そして救急外来で入院すると、すぐさま集中治療室へと搬送された。意識不明の状態で治療は続いたが、入院から4日目に危篤となり、翌日午後に死亡が確認されたのだ。

 

・・この経緯を読んでいると、初日あるいは二日目の作業時点で、若干なりとも体調の変化があったように思われる。とはいえ、亡A本人も「わざわざサウジアラビアまで出張で来て、具合が悪いから休ませてほしい・・とは言えない」という気持ちがあったのかもしれない。そんな"言葉にできない訴え"を飲み込んだ代わりに、食欲不振という症状が作業二日目の夕食時に現れたのだ。

さらに、作業三日目は昼食も夕食も摂っておらず、現場責任者が病院の受診を打診するも「大丈夫です」と答えたため、とりあえずはホテルで休養をとらせたわけだ。無論、この時点で「無理矢理でも病院へ連れて行くべきだった!」という意見もあるだろうが、海外という特殊性を考慮すると、現場責任者にとっても亡Aにとっても判断が難しいのは言うまでもない。

むしろ、最初の病院の時点でしばらく入院させるべきだったのでは・・と思うが、これもまた現場でなければ判断できない事情があったはずなので、第三者が気安く口にするべきではないことだが。

 

そんなこんなで、会社側としては「熱中症予防対策措置は怠っていない!」と反論したわけだ。現に、休憩時間を午前10時、正午、午後3時の計三回取得させ、合計二時間を休憩に充てていた。また、冷房の効いた休憩室に水やスポーツドリンク、梅干しや塩昆布などを準備しておくなど、最低限の予防策を講じていたことは認められている。

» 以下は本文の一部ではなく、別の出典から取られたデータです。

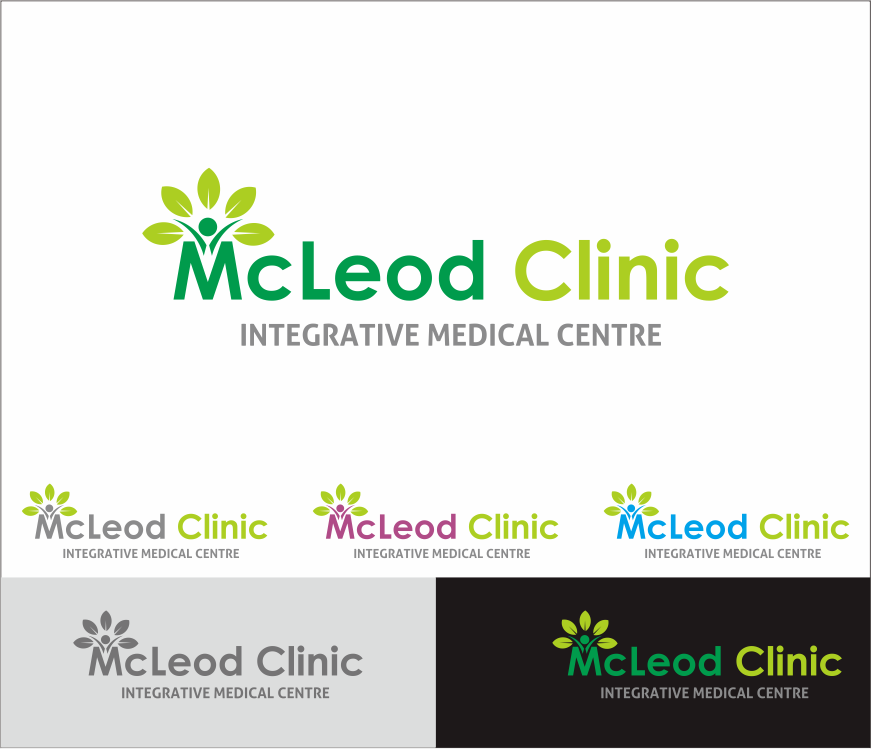 Logo Design by Armada Jamaluddin - Entry No. 72 in the Logo Design Contest Creative Logo Design for McLeod Clinic.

しかしながら、WBGT値(Wet-Bulb Globe Temperature/湿球黒球温度・・気温だけでなく、湿度や直射日光、風の影響を考慮して、体感温度とマッチした相関があるとされる指標)の基準域を超えた、熱中症発生リスクの高い作業環境だったことからすると、休憩や水分・塩分の摂取はもちろんのこと、頻繁に巡視をして声をかけるなど「労働者の健康状態の把握」を徹底するべきだった・・と、裁判所は判断した。

「たったそれだけのことで、安全配慮義務違反なの!?」と、事業主サイドからは悲鳴が聞こえてきそうだが、もしもこれが"自らの家族やペットの話"だったらどうだろうか。異国の地、しかも猛暑の中での屋外作業なわけで、家族の体調や食事の様子をうかがうのは当然だろう。そして少しでも異変に気づいたら、それこそ血相を変えて病院へ連れて行くのではなかろうか。

 

 

労働者と使用者(事業主)の関係は、さすがに家族とまではいかなくとも、そのコミュニティにおいては完全に身内である。性格の不一致や業務怠慢など、関わりたくない人間もいるかもしれない。だがそこは「仕事」と割り切って、労働者の健康管理や作業環境の安全配慮を徹底してもらいたいのである。